Some reckon that, currently, every two days, we create as much information as was created from the dawn of civilisation to 2003. Every two days! And it’s growing at 40% per year.

We can’t miss out on that kind of growth opportunity.

And this is an opportunity. In terms of economic value alone, this is a market worth tens if not hundreds of billions of euros per year.

At a time when Europe desperately needs growth, this is exactly where we should be looking to create new jobs and new opportunities.

That’s why I’ve called data the new oil. Because it’s a fuel for innovation, powering and energising our economy. Unlike oil, of course, this well won’t run dry: we’ve only just started tapping it.

It is ICT that enables this revolution. ICT that gives us, for the first time ever, the tools to share, manipulate and use data, on a scale which once we could only have dreamed of.

But this isn’t just by the ICT sector, for the ICT sector; nor just for big global organisations.

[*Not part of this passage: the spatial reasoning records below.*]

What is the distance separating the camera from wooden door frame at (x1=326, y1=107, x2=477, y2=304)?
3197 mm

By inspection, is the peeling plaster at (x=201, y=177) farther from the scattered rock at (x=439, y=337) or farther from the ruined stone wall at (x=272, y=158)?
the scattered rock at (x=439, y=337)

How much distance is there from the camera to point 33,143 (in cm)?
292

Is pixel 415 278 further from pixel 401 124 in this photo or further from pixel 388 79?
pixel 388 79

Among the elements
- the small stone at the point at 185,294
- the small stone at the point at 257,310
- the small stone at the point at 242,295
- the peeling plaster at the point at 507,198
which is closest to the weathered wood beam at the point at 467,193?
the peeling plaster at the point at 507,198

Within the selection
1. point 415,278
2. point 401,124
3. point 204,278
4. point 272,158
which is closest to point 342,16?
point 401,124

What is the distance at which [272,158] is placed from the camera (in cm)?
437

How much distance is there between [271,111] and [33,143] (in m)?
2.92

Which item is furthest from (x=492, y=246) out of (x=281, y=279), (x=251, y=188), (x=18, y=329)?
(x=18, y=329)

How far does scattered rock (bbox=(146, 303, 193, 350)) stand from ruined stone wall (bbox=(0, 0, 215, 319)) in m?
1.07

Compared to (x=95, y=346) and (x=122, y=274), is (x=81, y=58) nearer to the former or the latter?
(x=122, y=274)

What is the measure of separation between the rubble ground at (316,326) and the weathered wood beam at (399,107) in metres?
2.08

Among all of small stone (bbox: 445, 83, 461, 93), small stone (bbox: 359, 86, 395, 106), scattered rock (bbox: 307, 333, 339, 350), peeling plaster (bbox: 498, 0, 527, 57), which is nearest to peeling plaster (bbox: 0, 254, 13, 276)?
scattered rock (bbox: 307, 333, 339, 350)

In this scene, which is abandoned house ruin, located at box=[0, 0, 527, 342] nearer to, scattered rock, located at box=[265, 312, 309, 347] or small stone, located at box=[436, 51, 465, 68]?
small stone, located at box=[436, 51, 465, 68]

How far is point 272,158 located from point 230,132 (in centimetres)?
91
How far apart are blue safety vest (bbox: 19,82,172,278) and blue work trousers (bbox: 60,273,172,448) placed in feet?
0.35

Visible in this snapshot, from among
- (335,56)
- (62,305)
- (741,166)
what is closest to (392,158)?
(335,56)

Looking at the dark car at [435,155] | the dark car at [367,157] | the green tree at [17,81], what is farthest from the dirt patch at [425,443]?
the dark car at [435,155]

Because when you can model millions of observations, you don’t theorise anymore, you see through. This is an opportunity for organisations of every size and every sector. An opportunity that can benefit everyone: so people in business, agriculture, policymaking, education, medicine – you name it – can start making their decisions based not on intuition, but information.

Already today, scientists are learning the benefits of collaborating on a large scale, across the world, using huge amounts of data and huge computing resources.

Already today, governments – and the public they serve – are learning that open public data can boost transparency, improve public services and fuel innovation.

Already today, ordinary citizens are using new apps and services to make everyday tasks quicker and more convenient, and open up new possibilities too. Apps which, whether they know it or not, rely on the power of big data.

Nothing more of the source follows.